#### Assigned task
Within the lines below, the span from the line with "Smiley women hugging and sharing blanket" to the line with "El grupo de", both ends included, is to be reproduced exactly, with pictures omitted.

#### Exercise input

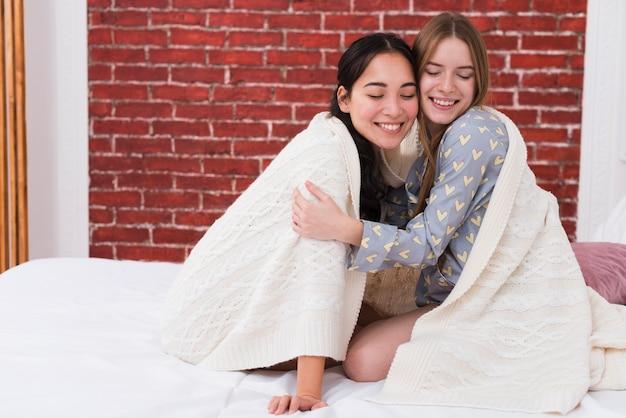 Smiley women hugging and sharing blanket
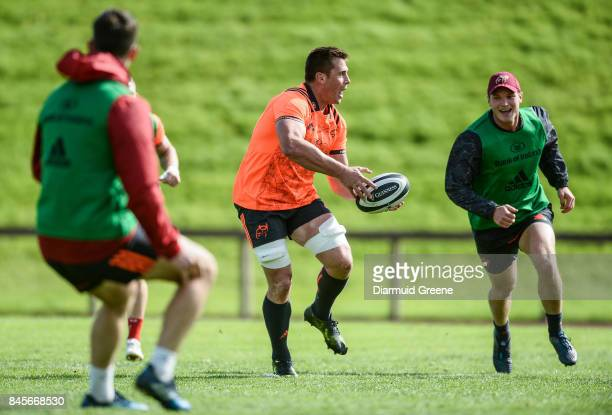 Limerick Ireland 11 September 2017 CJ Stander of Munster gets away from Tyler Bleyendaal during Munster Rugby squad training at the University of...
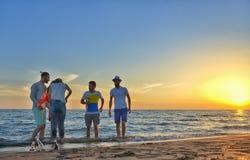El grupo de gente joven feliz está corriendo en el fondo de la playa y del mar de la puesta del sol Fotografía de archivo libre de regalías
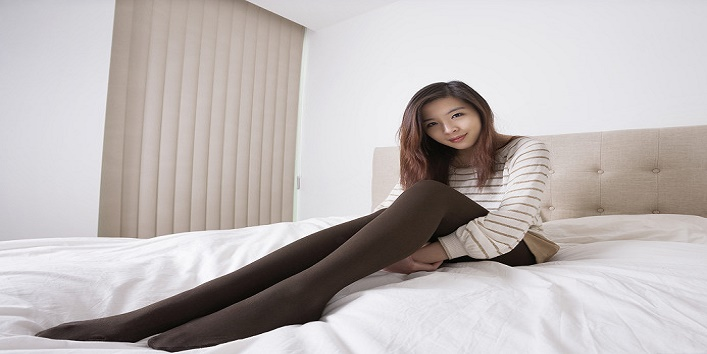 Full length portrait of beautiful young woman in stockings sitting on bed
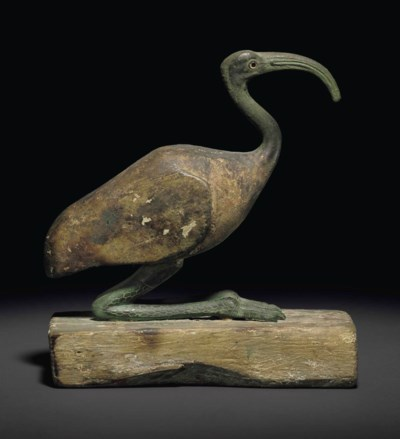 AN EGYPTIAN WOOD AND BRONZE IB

---

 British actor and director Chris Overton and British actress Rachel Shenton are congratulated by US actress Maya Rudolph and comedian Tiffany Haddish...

#### Answer below
 Smiley women hugging and sharing blanket
 Limerick Ireland 11 September 2017 CJ Stander of Munster gets away from Tyler Bleyendaal during Munster Rugby squad training at the University of...
El grupo de gente joven feliz está corriendo en el fondo de la playa y del mar de la puesta del sol Fotografía de archivo libre de regalías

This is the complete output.